Valuations and Risk Management for AI Investments
Pricing is bifurcated. Category leaders with obvious network effects or native data warrant premium multiples, and increasingly, rounds are disciplining around retention baselines, gross margin targets (often north of 70%), and efficient growth. Structured rounds and strategic investors — clouds, chipmakers, and incumbents — are standard in capital-heavy plays.
Risks remain. If usage explodes and a model is not priced effectively, model costs can steamroll gross margins. Pilot procurement tends to consolidate to avoid vendor sprawl. Regulatory tide — from the EU AI Act to industry-specific guidance — calls for strong governance, documentation, and monitoring.
Signals To Look For In The Coming Year on AI Adoption
Hardware capacity and pricing: GPU supply, interconnect innovations at the HPC/storage intersection, and multi-headed competition among accelerators determine unit costs and gross margins across the stack.
Open vs. closed model performance: If open models close the gap further on quality and latency, that would result in faster commoditization at the model layer and more value accruing to data, distribution, and workflow ownership.
Conversion from pilot to paid deployment: Track the conversion rate from pilots to paid deployments. Gartner’s read on budget allocation and procurement timelines will be an early look at who scales.
M&A by incumbents: As platforms bundle up more AI-native capabilities, I expect consolidation in observability, security, and analysis. Strategic exits can reset the bar for private valuations.

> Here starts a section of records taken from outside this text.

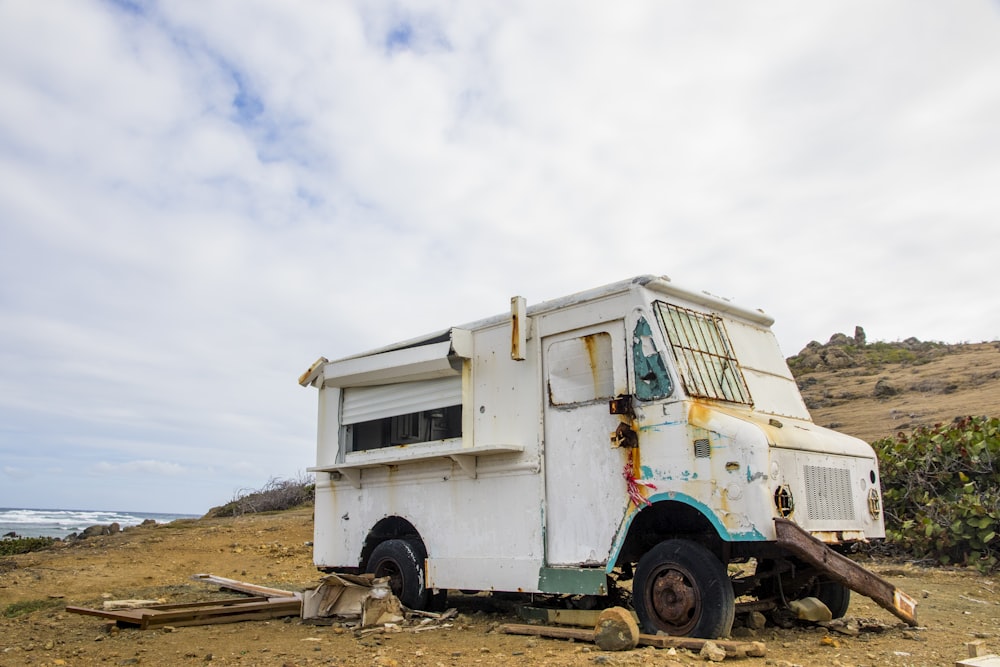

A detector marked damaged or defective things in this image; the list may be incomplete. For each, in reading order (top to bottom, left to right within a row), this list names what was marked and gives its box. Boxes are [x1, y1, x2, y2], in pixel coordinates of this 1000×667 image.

abandoned white van [300, 276, 916, 636]
rusty van body [300, 276, 916, 636]
broken wood board [67, 596, 300, 632]
broken wood board [520, 608, 636, 628]
broken wood board [500, 624, 764, 660]
rusted wheel rim [644, 568, 700, 636]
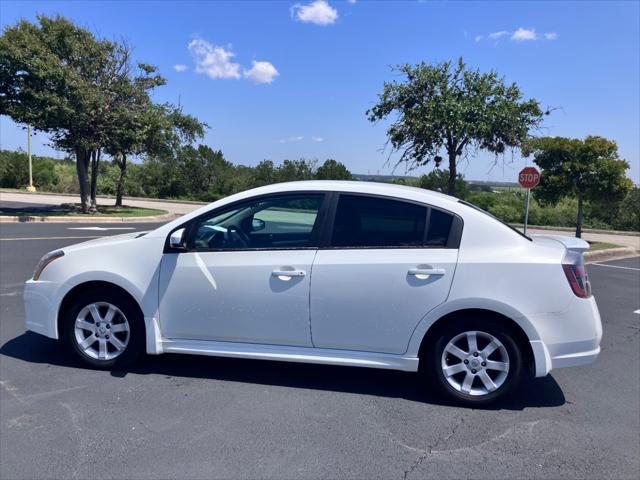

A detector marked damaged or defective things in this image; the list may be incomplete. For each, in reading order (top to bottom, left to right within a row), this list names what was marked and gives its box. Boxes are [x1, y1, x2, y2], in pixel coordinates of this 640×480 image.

cracked pavement [1, 223, 640, 478]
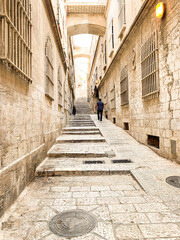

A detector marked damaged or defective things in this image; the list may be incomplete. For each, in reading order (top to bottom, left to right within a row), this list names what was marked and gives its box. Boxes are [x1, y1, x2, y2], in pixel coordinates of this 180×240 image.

rusted metal grate [141, 30, 159, 97]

One last thread: Not everything interesting is AI-first. Certainly, as Achadjian notes, there’s continued merit in digitizing the blue-collar-style pen-and-paper process. The twist this time around is that once digitized, those workflows are ready for AI automation — a second wave of upside.
The headline is straightforward and, to many, predictable: AI is where the money is pouring in for investors. The winners will be teams that are able to turn compute into compounding data-based advantages, ship outcomes not features, and prove ROI early — before the pack catches up.